DIRECTION: Please reproduce the material below word for word, omitting the pictures.

[Some records]
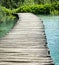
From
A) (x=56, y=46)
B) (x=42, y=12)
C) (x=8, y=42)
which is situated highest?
(x=8, y=42)

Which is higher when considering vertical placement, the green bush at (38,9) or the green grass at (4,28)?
the green grass at (4,28)

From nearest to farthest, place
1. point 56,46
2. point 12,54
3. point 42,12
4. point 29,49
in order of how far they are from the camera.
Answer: point 12,54 < point 29,49 < point 56,46 < point 42,12

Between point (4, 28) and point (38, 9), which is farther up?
point (4, 28)

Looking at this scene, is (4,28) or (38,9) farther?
(38,9)

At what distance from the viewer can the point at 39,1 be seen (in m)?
34.5

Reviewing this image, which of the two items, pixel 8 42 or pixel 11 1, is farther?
pixel 11 1

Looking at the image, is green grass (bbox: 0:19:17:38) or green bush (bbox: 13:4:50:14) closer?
green grass (bbox: 0:19:17:38)

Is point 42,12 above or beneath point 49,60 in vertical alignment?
beneath

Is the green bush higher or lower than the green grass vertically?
lower

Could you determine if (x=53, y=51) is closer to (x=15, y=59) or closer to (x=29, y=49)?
(x=29, y=49)

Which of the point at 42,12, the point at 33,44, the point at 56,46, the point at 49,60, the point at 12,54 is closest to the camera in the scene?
the point at 49,60

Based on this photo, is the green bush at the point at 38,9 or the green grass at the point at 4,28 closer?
the green grass at the point at 4,28

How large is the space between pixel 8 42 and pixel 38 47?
1.28 metres

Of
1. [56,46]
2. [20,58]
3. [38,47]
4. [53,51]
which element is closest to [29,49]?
[38,47]
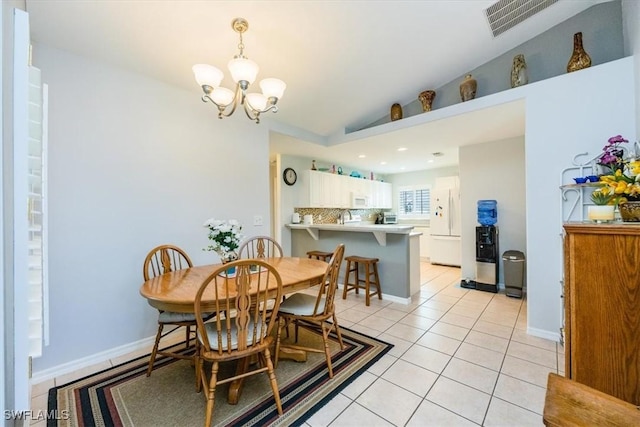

SOLUTION TO THIS TASK:
From
A) (x=56, y=46)
B) (x=42, y=12)
C) (x=8, y=42)
which is situated highest?
(x=8, y=42)

Which is higher when considering vertical placement, the green bush at (38,9) or the green grass at (4,28)?
the green grass at (4,28)

From nearest to farthest, place
1. point 56,46
2. point 12,54
3. point 42,12
4. point 29,49
in order of how far they are from the camera.
Answer: point 12,54 < point 29,49 < point 56,46 < point 42,12

Between point (4, 28) and point (38, 9), which is farther up?
point (4, 28)

Looking at this scene, is (4,28) or (38,9) farther?
(38,9)

At what distance from the viewer can the point at 39,1 be seen (in m)?
34.5

Reviewing this image, which of the two items, pixel 8 42 or pixel 11 1, is farther?
pixel 11 1

Looking at the image, is green grass (bbox: 0:19:17:38) or green bush (bbox: 13:4:50:14) closer?
green grass (bbox: 0:19:17:38)

Is point 42,12 above or beneath point 49,60 in vertical alignment?
beneath

Is the green bush higher or lower than the green grass vertically?
lower

Could you determine if (x=53, y=51) is closer to (x=15, y=59) or closer to (x=29, y=49)?
(x=29, y=49)

Which of the point at 42,12, the point at 33,44, the point at 56,46, the point at 49,60, the point at 12,54 is closest to the camera in the scene?
the point at 49,60

Based on this photo, is the green bush at the point at 38,9 or the green grass at the point at 4,28 closer?
the green grass at the point at 4,28

How large is the space between pixel 8 42 and pixel 38 47?
1.28 metres

Of
1. [56,46]
2. [20,58]
3. [38,47]
4. [53,51]
which element is closest to [29,49]?
[38,47]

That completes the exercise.